FRIEND: noun. One who is personally well known by oneself and for whom one has warm regard or affection...Funk & Wagnalls Standard College Dictionary.
To me, a "true friend" is someone who has touched your heart and will stay there. Someone you care for, who cares for you. Someone you can do the stupidest things around and always be forgiven. Someone you'll instantly remember in 10 years because they are in your heart and not just your mind. They have the ability to change you, even if they don't. They will be etched in your memories forever.
Of course, we use the word "friend" very loosely in our society today. Dictionaries define it as "attached by affection and esteem". You can usually count those on one hand. "Acquaintance" is often a better description of a relationship, but it sounds awkward and cold. But Facebook has redefined the word to include people you worked with years ago but haven't spoken to since, people from high school that you weren't even friends with then, and someone to whom you gave your business card 12 minutes earlier. And of course, people you simply do not know.
Over the course of the eight or nine years that I have subscribed to the social media network "Facebook", I have accumulated a consistent average of 170 "friends" (give or take a couple of dozen or so who have either died or defriended me, or whom I have defriended for various reasons) which pales by comparison to some who have lists of friends numbering in the thousands. Because in all honesty, I can literally count on one hand the individuals on my list who meet the aforementioned "friend" criteria, I decided today to analyze my list of Facebook "friends".

— DATASET RECORDS —
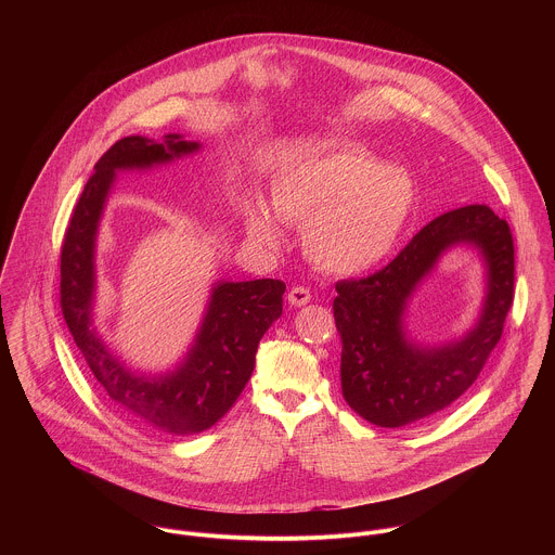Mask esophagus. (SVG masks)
I'll return each instance as SVG.
<instances>
[{
    "label": "esophagus",
    "mask_w": 555,
    "mask_h": 555,
    "mask_svg": "<svg viewBox=\"0 0 555 555\" xmlns=\"http://www.w3.org/2000/svg\"><path fill=\"white\" fill-rule=\"evenodd\" d=\"M310 299H312V293L306 286H293L288 293V301L293 306H306V304H310Z\"/></svg>",
    "instance_id": "obj_1"
}]
</instances>
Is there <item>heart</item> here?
Instances as JSON below:
<instances>
[{
    "mask_svg": "<svg viewBox=\"0 0 555 555\" xmlns=\"http://www.w3.org/2000/svg\"><path fill=\"white\" fill-rule=\"evenodd\" d=\"M414 205L412 179L359 152L312 159L271 185L275 218L305 224L304 243L318 267L359 273L378 264L397 243ZM249 235L275 245L280 229L260 207L245 214Z\"/></svg>",
    "mask_w": 555,
    "mask_h": 555,
    "instance_id": "b5f03b06",
    "label": "heart"
}]
</instances>
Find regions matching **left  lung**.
I'll list each match as a JSON object with an SVG mask.
<instances>
[{"instance_id": "8db88e82", "label": "left lung", "mask_w": 555, "mask_h": 555, "mask_svg": "<svg viewBox=\"0 0 555 555\" xmlns=\"http://www.w3.org/2000/svg\"><path fill=\"white\" fill-rule=\"evenodd\" d=\"M460 240L475 242L488 258L490 295L483 317L457 345L416 349L400 331L402 304L437 256ZM335 291L344 399L374 425H408L468 391L500 341L515 297L511 227L487 205L447 211L410 238L387 267L359 280H339Z\"/></svg>"}]
</instances>
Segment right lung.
Here are the masks:
<instances>
[{"label": "right lung", "mask_w": 555, "mask_h": 555, "mask_svg": "<svg viewBox=\"0 0 555 555\" xmlns=\"http://www.w3.org/2000/svg\"><path fill=\"white\" fill-rule=\"evenodd\" d=\"M196 143L168 134L164 145L145 137L113 143L95 162L62 241L60 306L93 378L115 408L156 431L196 434L216 425L245 389L258 341L282 314V280L224 282L214 291L196 346L170 376L143 378L126 372L95 337L89 312L93 295V241L115 168L152 166L190 154Z\"/></svg>", "instance_id": "right-lung-1"}]
</instances>
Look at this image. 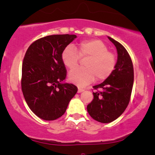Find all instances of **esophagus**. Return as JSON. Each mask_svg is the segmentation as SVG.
<instances>
[{
  "instance_id": "34e87169",
  "label": "esophagus",
  "mask_w": 155,
  "mask_h": 155,
  "mask_svg": "<svg viewBox=\"0 0 155 155\" xmlns=\"http://www.w3.org/2000/svg\"><path fill=\"white\" fill-rule=\"evenodd\" d=\"M84 90V89L83 88H81V87H79V88H78V92L79 93L83 92Z\"/></svg>"
}]
</instances>
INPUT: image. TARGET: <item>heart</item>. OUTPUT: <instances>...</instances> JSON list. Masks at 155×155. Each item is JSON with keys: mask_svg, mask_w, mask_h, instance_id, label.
I'll return each instance as SVG.
<instances>
[{"mask_svg": "<svg viewBox=\"0 0 155 155\" xmlns=\"http://www.w3.org/2000/svg\"><path fill=\"white\" fill-rule=\"evenodd\" d=\"M80 57L87 59L84 68H75L68 74L72 83L86 86L97 78L103 81L109 77L116 66L115 54L108 50L105 43L97 39L83 40L74 47L69 45L63 50L61 59L65 66L73 69L79 64Z\"/></svg>", "mask_w": 155, "mask_h": 155, "instance_id": "b5f03b06", "label": "heart"}]
</instances>
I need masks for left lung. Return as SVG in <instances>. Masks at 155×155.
Returning <instances> with one entry per match:
<instances>
[{
	"mask_svg": "<svg viewBox=\"0 0 155 155\" xmlns=\"http://www.w3.org/2000/svg\"><path fill=\"white\" fill-rule=\"evenodd\" d=\"M115 45L118 60L113 72L100 84L94 86V99L87 105L93 119L108 124L118 118L130 102L134 84V67L131 57L124 46L108 37Z\"/></svg>",
	"mask_w": 155,
	"mask_h": 155,
	"instance_id": "left-lung-1",
	"label": "left lung"
}]
</instances>
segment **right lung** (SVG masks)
Listing matches in <instances>:
<instances>
[{"instance_id":"add662e5","label":"right lung","mask_w":155,"mask_h":155,"mask_svg":"<svg viewBox=\"0 0 155 155\" xmlns=\"http://www.w3.org/2000/svg\"><path fill=\"white\" fill-rule=\"evenodd\" d=\"M76 37L75 35L42 37L30 45L24 55L22 92L31 110L43 120H53L62 116L77 92L75 85L61 83L67 71L61 54Z\"/></svg>"}]
</instances>
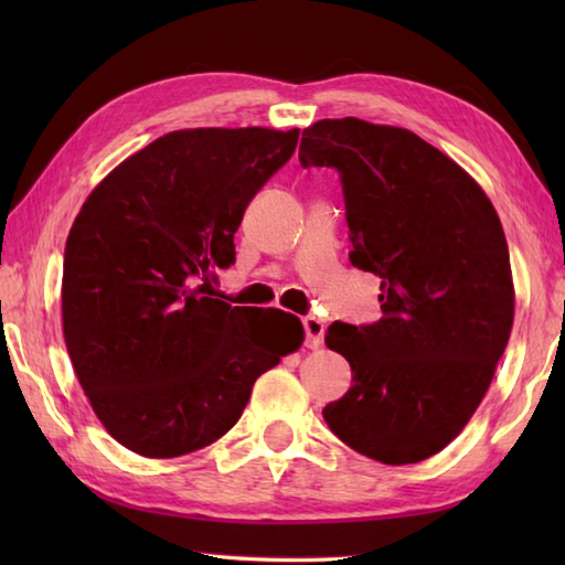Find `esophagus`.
<instances>
[{
  "instance_id": "1",
  "label": "esophagus",
  "mask_w": 565,
  "mask_h": 565,
  "mask_svg": "<svg viewBox=\"0 0 565 565\" xmlns=\"http://www.w3.org/2000/svg\"><path fill=\"white\" fill-rule=\"evenodd\" d=\"M303 330H306V347H310V350H318V347L322 344V338H326V320H320L316 316H306Z\"/></svg>"
}]
</instances>
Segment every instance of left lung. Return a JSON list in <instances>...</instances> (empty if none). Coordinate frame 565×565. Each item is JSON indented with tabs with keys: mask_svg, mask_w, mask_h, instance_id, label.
<instances>
[{
	"mask_svg": "<svg viewBox=\"0 0 565 565\" xmlns=\"http://www.w3.org/2000/svg\"><path fill=\"white\" fill-rule=\"evenodd\" d=\"M298 160L340 174L350 262L381 279V320L328 328L352 388L322 417L369 459L425 461L471 419L510 340L498 213L459 164L405 128L326 118L303 130Z\"/></svg>",
	"mask_w": 565,
	"mask_h": 565,
	"instance_id": "1",
	"label": "left lung"
}]
</instances>
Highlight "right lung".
Masks as SVG:
<instances>
[{"label": "right lung", "mask_w": 565, "mask_h": 565, "mask_svg": "<svg viewBox=\"0 0 565 565\" xmlns=\"http://www.w3.org/2000/svg\"><path fill=\"white\" fill-rule=\"evenodd\" d=\"M298 128H191L150 142L84 201L63 264L65 344L94 413L126 449L172 459L223 437L298 318L213 298L215 269Z\"/></svg>", "instance_id": "1"}]
</instances>
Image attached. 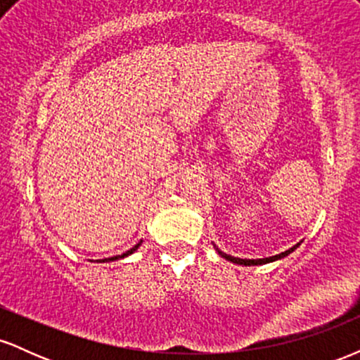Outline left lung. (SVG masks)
<instances>
[{
	"label": "left lung",
	"mask_w": 360,
	"mask_h": 360,
	"mask_svg": "<svg viewBox=\"0 0 360 360\" xmlns=\"http://www.w3.org/2000/svg\"><path fill=\"white\" fill-rule=\"evenodd\" d=\"M300 243H301V242H300ZM300 243H296V245H295V247H291V249H288V250L281 252V254H278V255H272V257H266V259H238V257H233V255L225 254V252H221L220 249H218V247H214V249H217V252H218V254L221 255L223 259L230 260V262H233V264H240V266H259V264L274 262V260H279V259L286 257V255L291 254V252L295 250L296 247H300Z\"/></svg>",
	"instance_id": "obj_1"
}]
</instances>
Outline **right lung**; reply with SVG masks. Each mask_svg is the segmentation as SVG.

— TASKS TO PERFORM —
**A)** According to the friendship essay, why did the writer decide to analyze their list of Facebook "friends"? Answer in one to three sentences.
**B)** In the friendship essay, what consistent average number of Facebook "friends" has the writer accumulated?

— SOLUTIONS PER TASK —
**A)** The writer decided to analyze the list because they can count on one hand the people on it who meet the stated "friend" criteria.

**B)** About 170.